--- Start of Source text ---

## Import data

In [54]:
import pandas as pd

df = pd.read_csv('train.csv')
df.head()

Unnamed: 0,PassengerId,Survived,Pclass,Name,Sex,Age,SibSp,Parch,Ticket,Fare,Cabin,Embarked
0,1,0,3,"Braund, Mr. Owen Harris",male,22,1,0,A/5 21171,7.25,,S
1,2,1,1,"Cumings, Mrs. John Bradley (Florence Briggs Th...",female,38,1,0,PC 17599,71.2833,C85,C
2,3,1,3,"Heikkinen, Miss. Laina",female,26,0,0,STON/O2. 3101282,7.925,,S
3,4,1,1,"Futrelle, Mrs. Jacques Heath (Lily May Peel)",female,35,1,0,113803,53.1,C123,S
4,5,0,3,"Allen, Mr. William Henry",male,35,0,0,373450,8.05,,S


## Helper function for calculating survival rate

In [68]:
def getRate(group):
    """
    Given a group of passengers, return the survival rate
    """
    if len(group):
        return sum(group.Survived) / float(len(group))
    else:
        return 0.0

## Looking at individual features

In [35]:
males = df[df.Sex == 'male']
females = df[df.Sex == 'female']

print 'Survival Rates by Gender:'
print 'Males ({}):\t'.format(len(males)), getRate(males)

--- End of Source text ---

Stated exercise 1 = Extract every line of the records that contains the word "advertising", treating uppercase and lowercase as different.

--- Start of Data for the task ---

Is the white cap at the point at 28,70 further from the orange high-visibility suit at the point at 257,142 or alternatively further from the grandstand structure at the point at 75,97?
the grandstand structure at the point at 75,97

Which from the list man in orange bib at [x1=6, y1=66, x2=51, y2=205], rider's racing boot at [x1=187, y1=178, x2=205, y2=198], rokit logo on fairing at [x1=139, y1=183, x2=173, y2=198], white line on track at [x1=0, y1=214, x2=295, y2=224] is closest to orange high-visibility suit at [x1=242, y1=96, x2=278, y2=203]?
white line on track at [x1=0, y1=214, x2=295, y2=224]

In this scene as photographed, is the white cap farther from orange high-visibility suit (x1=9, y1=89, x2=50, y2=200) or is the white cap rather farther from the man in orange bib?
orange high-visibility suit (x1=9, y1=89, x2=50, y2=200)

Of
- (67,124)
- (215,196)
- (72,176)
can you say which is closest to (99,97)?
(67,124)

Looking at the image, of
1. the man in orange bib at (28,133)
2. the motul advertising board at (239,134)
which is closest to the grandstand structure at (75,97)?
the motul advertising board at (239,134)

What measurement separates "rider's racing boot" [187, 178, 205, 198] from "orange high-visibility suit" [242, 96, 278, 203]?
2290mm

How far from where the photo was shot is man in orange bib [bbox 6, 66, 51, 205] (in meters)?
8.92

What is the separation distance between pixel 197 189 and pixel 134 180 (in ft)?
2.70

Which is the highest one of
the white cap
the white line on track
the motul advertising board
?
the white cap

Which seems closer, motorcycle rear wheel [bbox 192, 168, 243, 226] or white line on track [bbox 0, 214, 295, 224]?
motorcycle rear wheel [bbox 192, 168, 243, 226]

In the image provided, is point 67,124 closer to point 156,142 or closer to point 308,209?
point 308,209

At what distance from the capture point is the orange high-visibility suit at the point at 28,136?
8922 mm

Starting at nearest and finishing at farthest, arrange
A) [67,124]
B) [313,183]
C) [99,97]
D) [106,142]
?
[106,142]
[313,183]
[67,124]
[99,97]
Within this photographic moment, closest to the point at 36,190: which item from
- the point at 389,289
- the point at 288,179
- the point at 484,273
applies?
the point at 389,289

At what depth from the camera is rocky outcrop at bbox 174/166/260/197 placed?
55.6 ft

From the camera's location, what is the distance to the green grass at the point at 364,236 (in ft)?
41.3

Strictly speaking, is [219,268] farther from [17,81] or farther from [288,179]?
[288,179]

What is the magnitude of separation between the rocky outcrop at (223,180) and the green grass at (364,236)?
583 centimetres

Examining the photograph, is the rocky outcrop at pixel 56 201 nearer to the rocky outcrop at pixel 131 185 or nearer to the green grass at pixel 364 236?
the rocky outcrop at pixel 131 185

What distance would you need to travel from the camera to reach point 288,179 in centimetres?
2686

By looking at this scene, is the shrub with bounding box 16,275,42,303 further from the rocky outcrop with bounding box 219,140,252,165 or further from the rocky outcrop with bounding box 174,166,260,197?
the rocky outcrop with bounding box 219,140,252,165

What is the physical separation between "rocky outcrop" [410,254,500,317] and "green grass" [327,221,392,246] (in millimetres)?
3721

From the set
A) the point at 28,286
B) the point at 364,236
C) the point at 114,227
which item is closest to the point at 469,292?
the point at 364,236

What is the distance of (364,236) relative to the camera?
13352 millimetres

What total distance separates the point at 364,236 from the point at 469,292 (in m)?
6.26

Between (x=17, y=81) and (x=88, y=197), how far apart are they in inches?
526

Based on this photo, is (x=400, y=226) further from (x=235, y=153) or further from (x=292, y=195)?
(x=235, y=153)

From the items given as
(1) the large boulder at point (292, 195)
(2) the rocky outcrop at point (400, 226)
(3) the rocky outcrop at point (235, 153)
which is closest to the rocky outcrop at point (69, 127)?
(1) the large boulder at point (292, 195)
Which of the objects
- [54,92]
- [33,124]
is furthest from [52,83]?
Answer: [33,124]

--- End of Data for the task ---

Stated exercise 2 = In the source text, condense the code block beginning "def getRate(group):" into a short bulleted list of what it does.

Written solution 1 =
2. the motul advertising board at (239,134)
the motul advertising board at (239,134)
the motul advertising board

Written solution 2 =
- Defines a function, getRate, that takes a group of passengers.
- Its docstring states that it returns the survival rate.
- If the group is non-empty, it returns the sum of group.Survived divided by float(len(group)).
- Otherwise, it returns 0.0.